Text ->
Annaly Capital Management: 10.6% yield
Ideally, income seekers want the highest yield possible with the least risk imaginable. In the real world, risk and yields tend to be correlated. Thankfully, dividend investors can buy into the ultra-high-yield Annaly Capital Management (NLY 2.15%) with confidence.
Annaly is a mortgage real estate investment trust (REIT). That's a fancy way of saying that Annaly buys assets that generate a long-term yield, such as mortgage-backed securities (MBS), and it borrows money at lower short-term rates to lever up when buying these assets. The difference between the yield it receives from its MBSs and its borrowing rate is known as its net interest margin (NIM). When the yield curve steepens during the first couple of years of an economic recovery, the NIM for mortgage REITs expands.
Something else about Annaly Capital Management that'll calm nerves is its asset mix. The company almost exclusively buys agency-backed MBSs and securities. This means they're backed by the federal government in the event of default. As you might imagine, this added protection means lower yields for agency assets compared to non-agency securities. However, the protection allocated to agency assets allows Annaly to use leverage to its advantage. This is why its 10%-plus yield looks safe for years to come.

Available data ->

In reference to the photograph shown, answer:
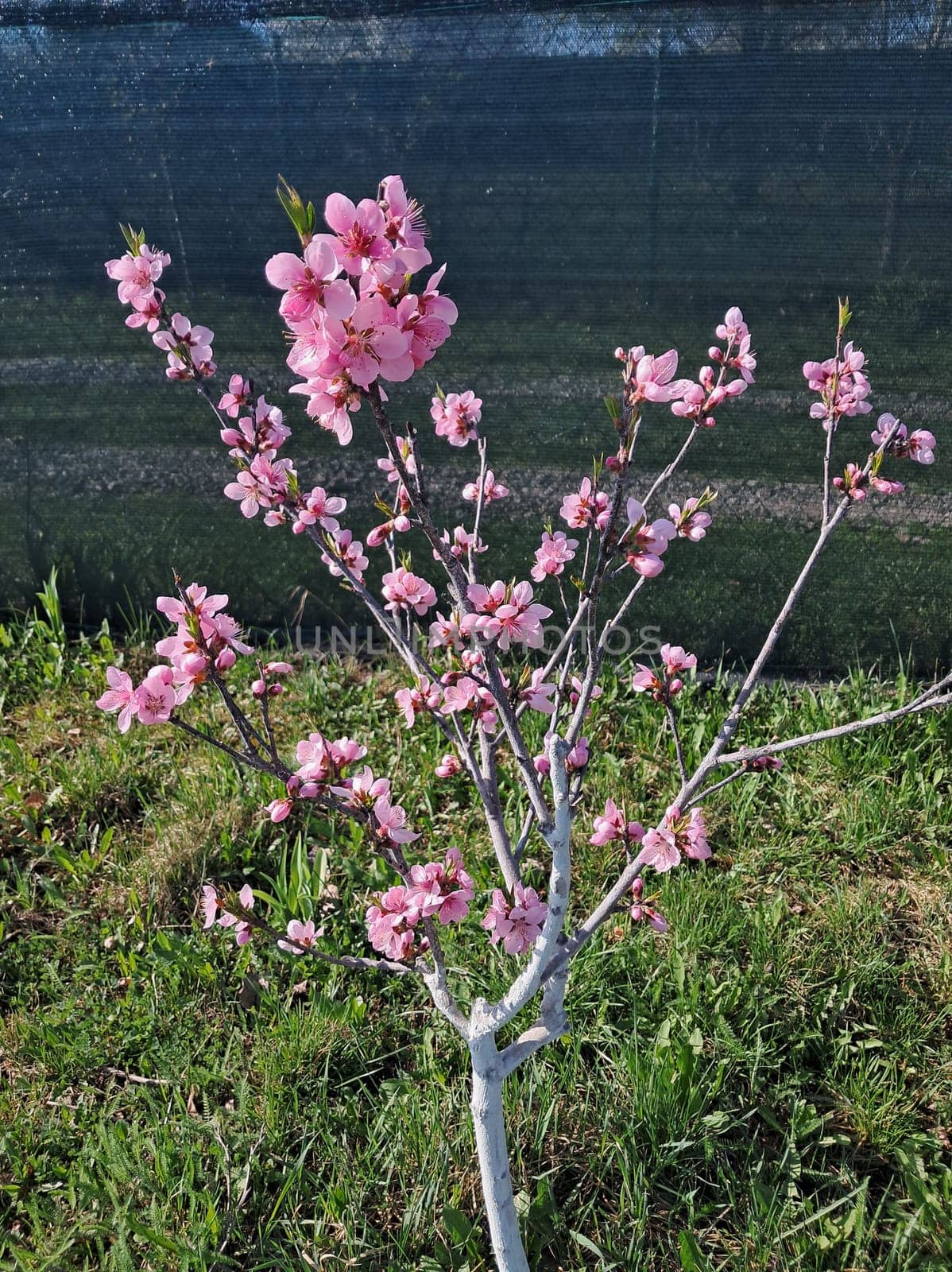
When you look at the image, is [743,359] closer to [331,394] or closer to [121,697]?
[331,394]

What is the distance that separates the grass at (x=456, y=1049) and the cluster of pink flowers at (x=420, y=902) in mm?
554

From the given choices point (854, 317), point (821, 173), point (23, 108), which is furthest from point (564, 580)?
point (23, 108)

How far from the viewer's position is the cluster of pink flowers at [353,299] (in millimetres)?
909

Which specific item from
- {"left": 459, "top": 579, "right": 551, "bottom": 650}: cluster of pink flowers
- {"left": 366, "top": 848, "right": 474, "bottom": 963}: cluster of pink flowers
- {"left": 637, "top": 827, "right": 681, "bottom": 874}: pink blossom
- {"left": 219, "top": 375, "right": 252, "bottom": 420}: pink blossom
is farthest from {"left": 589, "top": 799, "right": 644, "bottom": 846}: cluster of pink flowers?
{"left": 219, "top": 375, "right": 252, "bottom": 420}: pink blossom

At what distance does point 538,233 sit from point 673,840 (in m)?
2.31

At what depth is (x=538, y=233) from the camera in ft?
Answer: 9.87

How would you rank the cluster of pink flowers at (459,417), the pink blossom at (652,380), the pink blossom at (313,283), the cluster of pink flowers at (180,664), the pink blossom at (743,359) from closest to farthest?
the pink blossom at (313,283) → the pink blossom at (652,380) → the cluster of pink flowers at (180,664) → the pink blossom at (743,359) → the cluster of pink flowers at (459,417)

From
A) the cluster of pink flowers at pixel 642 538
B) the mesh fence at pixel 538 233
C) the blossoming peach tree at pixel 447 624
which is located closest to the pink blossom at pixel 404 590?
the blossoming peach tree at pixel 447 624

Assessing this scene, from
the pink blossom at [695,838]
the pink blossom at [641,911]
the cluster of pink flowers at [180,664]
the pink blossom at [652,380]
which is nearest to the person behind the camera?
the pink blossom at [652,380]

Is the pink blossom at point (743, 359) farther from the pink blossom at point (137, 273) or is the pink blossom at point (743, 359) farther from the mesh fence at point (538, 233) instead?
the mesh fence at point (538, 233)

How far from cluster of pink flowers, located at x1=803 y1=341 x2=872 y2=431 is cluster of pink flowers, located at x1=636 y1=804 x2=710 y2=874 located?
0.81 meters

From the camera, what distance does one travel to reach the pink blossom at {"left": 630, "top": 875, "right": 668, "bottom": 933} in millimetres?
1495

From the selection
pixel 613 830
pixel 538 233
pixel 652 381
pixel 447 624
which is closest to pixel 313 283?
pixel 652 381

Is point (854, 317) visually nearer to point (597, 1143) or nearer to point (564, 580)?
point (564, 580)
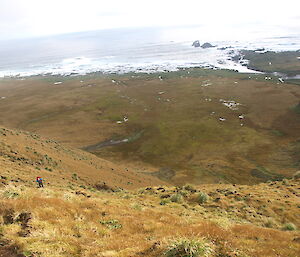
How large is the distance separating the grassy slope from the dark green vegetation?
28.4 m

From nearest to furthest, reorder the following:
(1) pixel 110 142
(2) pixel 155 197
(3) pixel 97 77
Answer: (2) pixel 155 197
(1) pixel 110 142
(3) pixel 97 77

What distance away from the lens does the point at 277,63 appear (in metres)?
170

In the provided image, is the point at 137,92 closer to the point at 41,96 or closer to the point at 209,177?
the point at 41,96

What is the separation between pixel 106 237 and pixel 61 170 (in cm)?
1999

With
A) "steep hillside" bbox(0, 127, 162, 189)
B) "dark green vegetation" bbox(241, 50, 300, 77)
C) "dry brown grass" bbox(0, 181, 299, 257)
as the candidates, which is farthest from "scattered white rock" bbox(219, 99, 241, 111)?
"dry brown grass" bbox(0, 181, 299, 257)

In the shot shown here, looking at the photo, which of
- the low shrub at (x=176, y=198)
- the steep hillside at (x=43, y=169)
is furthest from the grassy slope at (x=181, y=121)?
the low shrub at (x=176, y=198)

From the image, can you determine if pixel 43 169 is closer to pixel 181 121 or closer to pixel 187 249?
pixel 187 249

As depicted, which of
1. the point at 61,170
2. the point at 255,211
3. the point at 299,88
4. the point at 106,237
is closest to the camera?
the point at 106,237

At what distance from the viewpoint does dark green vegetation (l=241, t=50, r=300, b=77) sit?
149975 millimetres

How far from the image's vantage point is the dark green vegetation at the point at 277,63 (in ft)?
492

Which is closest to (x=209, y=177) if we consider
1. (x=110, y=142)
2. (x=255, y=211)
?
(x=255, y=211)

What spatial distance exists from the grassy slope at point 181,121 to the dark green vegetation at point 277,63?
28.4 m

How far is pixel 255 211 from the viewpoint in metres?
18.6

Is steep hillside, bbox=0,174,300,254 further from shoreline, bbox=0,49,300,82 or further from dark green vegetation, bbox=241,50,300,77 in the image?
dark green vegetation, bbox=241,50,300,77
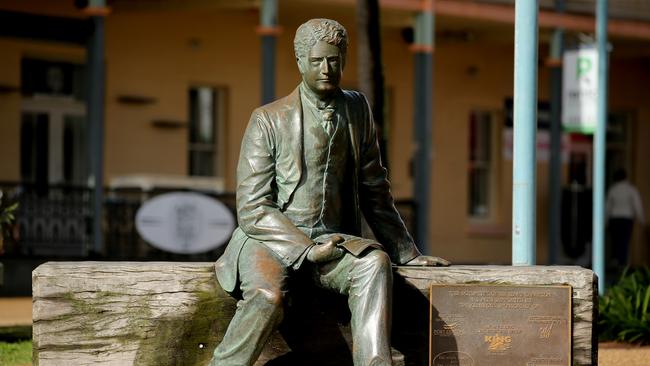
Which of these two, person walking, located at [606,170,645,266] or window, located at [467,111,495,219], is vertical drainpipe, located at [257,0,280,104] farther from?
window, located at [467,111,495,219]

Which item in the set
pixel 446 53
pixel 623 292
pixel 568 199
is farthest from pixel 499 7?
pixel 623 292

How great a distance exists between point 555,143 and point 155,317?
54.8 ft

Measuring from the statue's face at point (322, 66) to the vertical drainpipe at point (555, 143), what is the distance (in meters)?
16.3

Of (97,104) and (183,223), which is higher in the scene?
(97,104)

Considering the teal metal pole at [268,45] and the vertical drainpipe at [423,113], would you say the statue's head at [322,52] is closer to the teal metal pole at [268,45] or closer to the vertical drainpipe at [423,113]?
the teal metal pole at [268,45]

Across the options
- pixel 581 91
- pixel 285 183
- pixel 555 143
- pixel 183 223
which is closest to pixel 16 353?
pixel 285 183

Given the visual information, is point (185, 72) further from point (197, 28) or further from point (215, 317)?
point (215, 317)

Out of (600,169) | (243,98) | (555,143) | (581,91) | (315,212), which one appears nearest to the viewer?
(315,212)

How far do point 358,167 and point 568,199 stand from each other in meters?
19.9

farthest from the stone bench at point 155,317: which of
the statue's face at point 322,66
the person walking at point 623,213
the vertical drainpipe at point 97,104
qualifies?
the person walking at point 623,213

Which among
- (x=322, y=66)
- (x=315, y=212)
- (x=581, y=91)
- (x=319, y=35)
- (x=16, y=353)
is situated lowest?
(x=16, y=353)

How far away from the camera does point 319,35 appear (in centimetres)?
755

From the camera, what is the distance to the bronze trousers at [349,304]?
714cm

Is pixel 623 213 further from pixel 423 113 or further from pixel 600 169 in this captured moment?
pixel 600 169
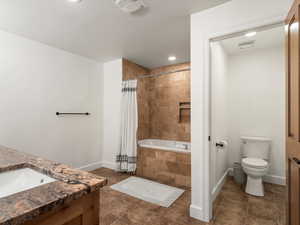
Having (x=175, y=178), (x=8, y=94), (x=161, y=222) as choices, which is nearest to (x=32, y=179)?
(x=161, y=222)

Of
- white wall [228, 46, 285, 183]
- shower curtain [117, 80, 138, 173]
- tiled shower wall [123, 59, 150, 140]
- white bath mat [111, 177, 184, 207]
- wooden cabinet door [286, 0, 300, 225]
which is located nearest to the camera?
wooden cabinet door [286, 0, 300, 225]

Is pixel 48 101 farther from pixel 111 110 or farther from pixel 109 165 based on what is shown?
pixel 109 165

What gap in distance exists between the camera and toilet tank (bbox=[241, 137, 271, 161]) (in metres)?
2.73

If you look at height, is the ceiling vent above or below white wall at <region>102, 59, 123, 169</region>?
above

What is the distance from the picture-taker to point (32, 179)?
0.95 m

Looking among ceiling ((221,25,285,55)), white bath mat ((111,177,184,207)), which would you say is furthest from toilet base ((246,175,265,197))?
ceiling ((221,25,285,55))

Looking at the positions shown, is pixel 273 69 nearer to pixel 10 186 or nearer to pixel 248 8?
pixel 248 8

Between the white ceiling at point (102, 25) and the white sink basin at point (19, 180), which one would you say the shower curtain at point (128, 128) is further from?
the white sink basin at point (19, 180)

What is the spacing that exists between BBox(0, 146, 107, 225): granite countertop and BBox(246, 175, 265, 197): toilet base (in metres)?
2.54

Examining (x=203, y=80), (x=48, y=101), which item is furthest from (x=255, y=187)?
(x=48, y=101)

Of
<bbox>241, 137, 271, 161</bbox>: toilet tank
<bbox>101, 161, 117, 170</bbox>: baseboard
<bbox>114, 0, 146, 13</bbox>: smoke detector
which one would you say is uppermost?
<bbox>114, 0, 146, 13</bbox>: smoke detector

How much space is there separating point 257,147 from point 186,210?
70.0 inches

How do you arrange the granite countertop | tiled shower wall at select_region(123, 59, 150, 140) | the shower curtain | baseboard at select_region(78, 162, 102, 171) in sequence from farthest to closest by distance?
tiled shower wall at select_region(123, 59, 150, 140), baseboard at select_region(78, 162, 102, 171), the shower curtain, the granite countertop

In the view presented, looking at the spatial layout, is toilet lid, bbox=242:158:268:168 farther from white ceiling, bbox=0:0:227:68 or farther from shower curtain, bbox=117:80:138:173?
white ceiling, bbox=0:0:227:68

Assigned task ->
Can you retype the entire Annaly Capital Management text word for word, heading included? The rows were drawn from a separate source and have no connection to the Annaly Capital Management text.

Your solution ->
Annaly Capital Management: 10.6% yield
Ideally, income seekers want the highest yield possible with the least risk imaginable. In the real world, risk and yields tend to be correlated. Thankfully, dividend investors can buy into the ultra-high-yield Annaly Capital Management (NLY 2.15%) with confidence.
Annaly is a mortgage real estate investment trust (REIT). That's a fancy way of saying that Annaly buys assets that generate a long-term yield, such as mortgage-backed securities (MBS), and it borrows money at lower short-term rates to lever up when buying these assets. The difference between the yield it receives from its MBSs and its borrowing rate is known as its net interest margin (NIM). When the yield curve steepens during the first couple of years of an economic recovery, the NIM for mortgage REITs expands.
Something else about Annaly Capital Management that'll calm nerves is its asset mix. The company almost exclusively buys agency-backed MBSs and securities. This means they're backed by the federal government in the event of default. As you might imagine, this added protection means lower yields for agency assets compared to non-agency securities. However, the protection allocated to agency assets allows Annaly to use leverage to its advantage. This is why its 10%-plus yield looks safe for years to come.